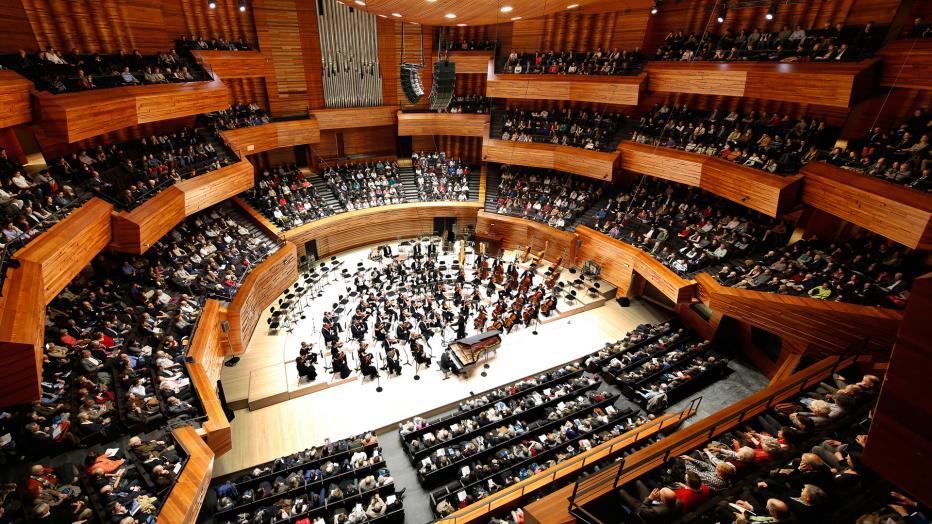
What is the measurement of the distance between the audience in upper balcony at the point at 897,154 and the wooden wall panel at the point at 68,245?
53.1ft

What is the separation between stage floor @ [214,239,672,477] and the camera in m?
9.29

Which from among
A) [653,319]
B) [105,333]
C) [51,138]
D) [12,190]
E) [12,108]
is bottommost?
[653,319]

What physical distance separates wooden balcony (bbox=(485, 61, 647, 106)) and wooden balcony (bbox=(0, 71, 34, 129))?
549 inches

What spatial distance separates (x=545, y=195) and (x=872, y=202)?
10.3 metres

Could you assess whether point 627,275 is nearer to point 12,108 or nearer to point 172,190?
point 172,190

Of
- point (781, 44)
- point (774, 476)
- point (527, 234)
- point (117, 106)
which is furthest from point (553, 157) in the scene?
point (774, 476)

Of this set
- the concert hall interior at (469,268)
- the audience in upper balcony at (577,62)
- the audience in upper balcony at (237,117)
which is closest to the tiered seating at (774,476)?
the concert hall interior at (469,268)

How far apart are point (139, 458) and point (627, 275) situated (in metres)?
13.2

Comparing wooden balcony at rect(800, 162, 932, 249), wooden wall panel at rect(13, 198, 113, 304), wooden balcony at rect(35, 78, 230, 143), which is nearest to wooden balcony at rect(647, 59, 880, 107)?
wooden balcony at rect(800, 162, 932, 249)

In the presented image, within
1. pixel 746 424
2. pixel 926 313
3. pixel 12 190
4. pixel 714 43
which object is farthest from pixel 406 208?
pixel 926 313

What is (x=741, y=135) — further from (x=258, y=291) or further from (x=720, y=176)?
(x=258, y=291)

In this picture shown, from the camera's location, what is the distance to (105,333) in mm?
8492

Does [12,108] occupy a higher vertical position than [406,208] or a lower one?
higher

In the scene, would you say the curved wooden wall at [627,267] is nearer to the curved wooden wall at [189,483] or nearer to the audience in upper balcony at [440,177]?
the audience in upper balcony at [440,177]
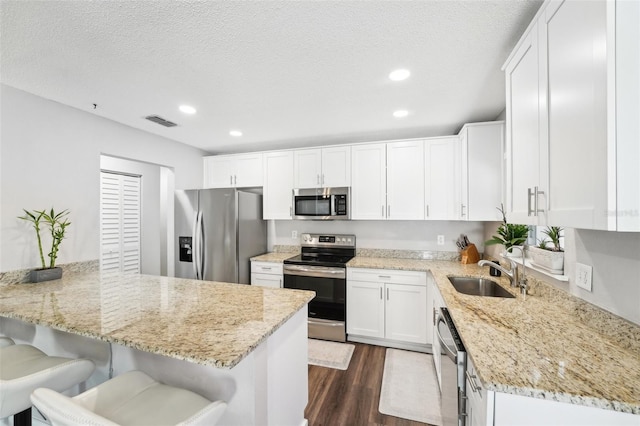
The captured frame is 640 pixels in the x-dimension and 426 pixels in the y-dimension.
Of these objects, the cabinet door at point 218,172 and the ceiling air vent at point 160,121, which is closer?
the ceiling air vent at point 160,121

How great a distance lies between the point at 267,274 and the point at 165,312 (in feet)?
6.40

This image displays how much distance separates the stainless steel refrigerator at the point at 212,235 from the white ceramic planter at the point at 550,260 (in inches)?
113

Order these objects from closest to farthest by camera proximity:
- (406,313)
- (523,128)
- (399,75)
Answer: (523,128) < (399,75) < (406,313)

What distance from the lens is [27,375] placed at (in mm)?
1234

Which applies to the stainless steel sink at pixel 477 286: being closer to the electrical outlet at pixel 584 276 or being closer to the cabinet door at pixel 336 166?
the electrical outlet at pixel 584 276

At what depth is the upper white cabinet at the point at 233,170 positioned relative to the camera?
3699mm

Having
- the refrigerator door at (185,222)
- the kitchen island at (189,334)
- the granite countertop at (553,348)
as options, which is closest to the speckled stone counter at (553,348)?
the granite countertop at (553,348)

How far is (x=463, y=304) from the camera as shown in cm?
165

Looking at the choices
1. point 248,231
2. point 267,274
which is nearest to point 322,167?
point 248,231

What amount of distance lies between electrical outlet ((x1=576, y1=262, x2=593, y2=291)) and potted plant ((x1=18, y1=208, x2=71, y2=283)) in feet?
11.6

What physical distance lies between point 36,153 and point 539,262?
3.84m

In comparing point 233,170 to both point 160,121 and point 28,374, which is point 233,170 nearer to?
point 160,121

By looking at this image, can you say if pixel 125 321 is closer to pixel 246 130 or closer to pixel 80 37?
pixel 80 37

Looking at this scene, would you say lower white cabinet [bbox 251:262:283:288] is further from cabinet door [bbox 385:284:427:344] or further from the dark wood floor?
cabinet door [bbox 385:284:427:344]
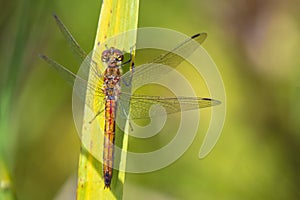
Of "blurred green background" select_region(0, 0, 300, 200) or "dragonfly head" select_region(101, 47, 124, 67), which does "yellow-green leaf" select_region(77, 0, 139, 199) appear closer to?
"dragonfly head" select_region(101, 47, 124, 67)

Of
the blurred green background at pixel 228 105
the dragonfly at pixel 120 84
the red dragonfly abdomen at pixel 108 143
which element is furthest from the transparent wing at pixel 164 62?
the blurred green background at pixel 228 105

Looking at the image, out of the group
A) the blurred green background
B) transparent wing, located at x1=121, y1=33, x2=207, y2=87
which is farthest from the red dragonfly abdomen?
the blurred green background

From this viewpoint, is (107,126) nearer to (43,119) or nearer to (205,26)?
(43,119)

━━━━━━

* _Task instructions_
Copy the whole listing above word for word, omitting the pictures.

* _Output below_
What is the measurement of the distance between the audience in upper balcony at the point at 897,154 and the wooden wall panel at the point at 68,245?
53.1ft

What is the separation between stage floor @ [214,239,672,477] and the camera in m?
9.29

Which from among
A) [653,319]
B) [105,333]
C) [51,138]
D) [12,190]
E) [12,108]
is bottommost?
[653,319]

What physical distance separates wooden balcony (bbox=(485, 61, 647, 106)) and wooden balcony (bbox=(0, 71, 34, 129))?
549 inches

What spatial distance separates (x=545, y=195) and (x=872, y=202)?
10.3 metres

Could you assess whether point 627,275 is nearer to point 12,108 or nearer to point 172,190?
point 172,190

Of
- point (781, 44)
- point (774, 476)
- point (527, 234)
- point (117, 106)
which is furthest from point (553, 157) in the scene?
point (774, 476)

Of this set
- the concert hall interior at (469,268)
- the audience in upper balcony at (577,62)
- the audience in upper balcony at (237,117)
which is closest to the tiered seating at (774,476)?
the concert hall interior at (469,268)

How far apart are point (139, 458) and point (627, 275) situated (in metres)?
13.2

Comparing wooden balcony at rect(800, 162, 932, 249), wooden wall panel at rect(13, 198, 113, 304), wooden balcony at rect(35, 78, 230, 143), which is nearest to wooden balcony at rect(647, 59, 880, 107)?
wooden balcony at rect(800, 162, 932, 249)

In the presented image, within
1. pixel 746 424
2. pixel 926 313
3. pixel 12 190
4. pixel 714 43
which object is farthest from pixel 406 208?
pixel 926 313

What is (x=741, y=135) — further from (x=258, y=291) or further from (x=720, y=176)?
(x=258, y=291)

In this picture shown, from the camera's location, what is the distance to (105,333) in mm?
8492

Does [12,108] occupy a higher vertical position than [406,208] or a lower one?
higher

In the scene, would you say the curved wooden wall at [627,267] is nearer to the curved wooden wall at [189,483] or nearer to the audience in upper balcony at [440,177]?
the audience in upper balcony at [440,177]
The captured frame is 640 pixels in the x-dimension and 426 pixels in the y-dimension.
Of these objects, the cabinet door at point 218,172 and the ceiling air vent at point 160,121, which is closer?
the ceiling air vent at point 160,121

How great a distance lies between the point at 267,274 and the point at 165,312 (in feet)?
6.40

This image displays how much distance separates the stainless steel refrigerator at the point at 212,235 from the white ceramic planter at the point at 550,260 (in inches)?
113

Order these objects from closest to farthest by camera proximity:
- (406,313)
- (523,128)
- (399,75)
Answer: (523,128) < (399,75) < (406,313)

What distance from the lens is [27,375] placed at (in mm)?
1234

Which applies to the stainless steel sink at pixel 477 286: being closer to the electrical outlet at pixel 584 276 or being closer to the cabinet door at pixel 336 166?
the electrical outlet at pixel 584 276

At what depth is the upper white cabinet at the point at 233,170 positioned relative to the camera?
3699mm

Having
- the refrigerator door at (185,222)
- the kitchen island at (189,334)
- the granite countertop at (553,348)
as options, which is closest to the speckled stone counter at (553,348)?
the granite countertop at (553,348)

How far is (x=463, y=304) from the camera as shown in cm?
165

Looking at the choices
1. point 248,231
2. point 267,274
which is nearest to point 322,167?
point 248,231

What amount of distance lies between electrical outlet ((x1=576, y1=262, x2=593, y2=291)) and potted plant ((x1=18, y1=208, x2=71, y2=283)) in feet?
11.6

What physical distance lies between point 36,153 and point 539,262?
3.84m

In comparing point 233,170 to both point 160,121 and point 28,374, which is point 233,170 nearer to?
point 160,121

By looking at this image, can you say if pixel 125 321 is closer to pixel 246 130 or closer to pixel 80 37?
pixel 80 37

Looking at this scene, would you say lower white cabinet [bbox 251:262:283:288] is further from cabinet door [bbox 385:284:427:344] or further from the dark wood floor?
cabinet door [bbox 385:284:427:344]
Of "blurred green background" select_region(0, 0, 300, 200) or "dragonfly head" select_region(101, 47, 124, 67), which does "yellow-green leaf" select_region(77, 0, 139, 199) appear closer to?
"dragonfly head" select_region(101, 47, 124, 67)

Of
the blurred green background at pixel 228 105
the dragonfly at pixel 120 84
the red dragonfly abdomen at pixel 108 143
which element is furthest from the transparent wing at pixel 164 62?
the blurred green background at pixel 228 105

Looking at the image, out of the group
A) the blurred green background
B) transparent wing, located at x1=121, y1=33, x2=207, y2=87
which is farthest from the red dragonfly abdomen?
the blurred green background

From this viewpoint, is (107,126) nearer to (43,119) or nearer to (205,26)?
(43,119)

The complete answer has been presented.